## SET TASK
Copy the listing below, substituting "arena roof" for every occurrence of "stadium roof" and keeping everything else the same. Leave the pictures out of your copy.

'''

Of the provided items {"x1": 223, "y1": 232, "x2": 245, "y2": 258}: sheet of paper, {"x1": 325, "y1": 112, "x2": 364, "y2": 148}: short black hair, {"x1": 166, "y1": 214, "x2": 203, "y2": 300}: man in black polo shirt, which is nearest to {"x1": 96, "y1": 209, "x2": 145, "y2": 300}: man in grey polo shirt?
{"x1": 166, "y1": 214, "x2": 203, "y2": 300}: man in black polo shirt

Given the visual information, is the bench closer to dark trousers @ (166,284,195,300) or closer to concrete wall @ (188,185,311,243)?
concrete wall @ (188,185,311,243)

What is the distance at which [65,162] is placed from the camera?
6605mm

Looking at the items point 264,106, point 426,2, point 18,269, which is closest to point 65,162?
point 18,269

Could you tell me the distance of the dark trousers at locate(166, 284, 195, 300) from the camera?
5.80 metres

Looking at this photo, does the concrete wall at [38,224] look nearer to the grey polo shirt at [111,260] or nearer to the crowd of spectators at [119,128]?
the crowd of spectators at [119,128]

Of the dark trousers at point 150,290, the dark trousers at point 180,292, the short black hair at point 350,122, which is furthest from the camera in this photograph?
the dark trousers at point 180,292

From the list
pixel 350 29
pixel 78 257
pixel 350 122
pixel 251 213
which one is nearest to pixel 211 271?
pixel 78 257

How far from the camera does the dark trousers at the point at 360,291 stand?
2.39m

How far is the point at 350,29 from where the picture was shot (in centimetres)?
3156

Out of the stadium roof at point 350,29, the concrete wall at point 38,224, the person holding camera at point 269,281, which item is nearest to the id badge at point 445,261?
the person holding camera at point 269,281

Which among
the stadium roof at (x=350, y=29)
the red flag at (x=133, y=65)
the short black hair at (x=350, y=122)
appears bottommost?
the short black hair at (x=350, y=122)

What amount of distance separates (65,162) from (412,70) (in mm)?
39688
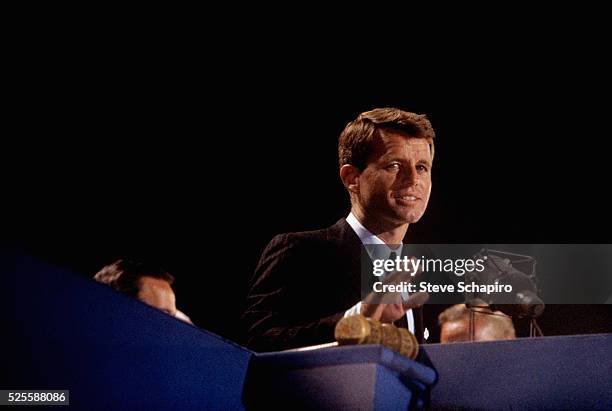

'''

## EXERCISE ANSWER
Of the provided items {"x1": 223, "y1": 232, "x2": 245, "y2": 258}: sheet of paper, {"x1": 325, "y1": 112, "x2": 364, "y2": 148}: short black hair, {"x1": 166, "y1": 214, "x2": 203, "y2": 300}: man in black polo shirt, which is nearest to {"x1": 96, "y1": 209, "x2": 145, "y2": 300}: man in grey polo shirt?
{"x1": 166, "y1": 214, "x2": 203, "y2": 300}: man in black polo shirt

Given the visual information, is the bench closer to dark trousers @ (166,284,195,300) or closer to concrete wall @ (188,185,311,243)?
concrete wall @ (188,185,311,243)

What is the distance at which [65,162] is placed from the camera?
6605mm

Looking at the items point 264,106, point 426,2, point 18,269, which is closest to point 65,162?
point 18,269

Could you tell me the distance of the dark trousers at locate(166, 284, 195, 300) from the camera?
5.80 metres

Looking at this photo, does the concrete wall at [38,224] look nearer to the grey polo shirt at [111,260] or nearer to the crowd of spectators at [119,128]?
the crowd of spectators at [119,128]

Of the dark trousers at point 150,290, the dark trousers at point 180,292, the short black hair at point 350,122, which is furthest from the camera in this photograph?
the dark trousers at point 180,292

From the list
pixel 350 29
pixel 78 257
pixel 350 122
pixel 251 213
which one is nearest to pixel 211 271?
pixel 78 257

How far from the camera does the dark trousers at the point at 360,291 stand?
2.39m

How far is the point at 350,29 from where the picture was shot (in centimetres)?
3156

Out of the arena roof at point 350,29, the concrete wall at point 38,224, the person holding camera at point 269,281, which item is nearest to the id badge at point 445,261?
the person holding camera at point 269,281

Which among
the arena roof at (x=350, y=29)
the red flag at (x=133, y=65)
the short black hair at (x=350, y=122)
appears bottommost?
the short black hair at (x=350, y=122)

What amount of distance separates (65,162) from (412,70) (in mm)?
39688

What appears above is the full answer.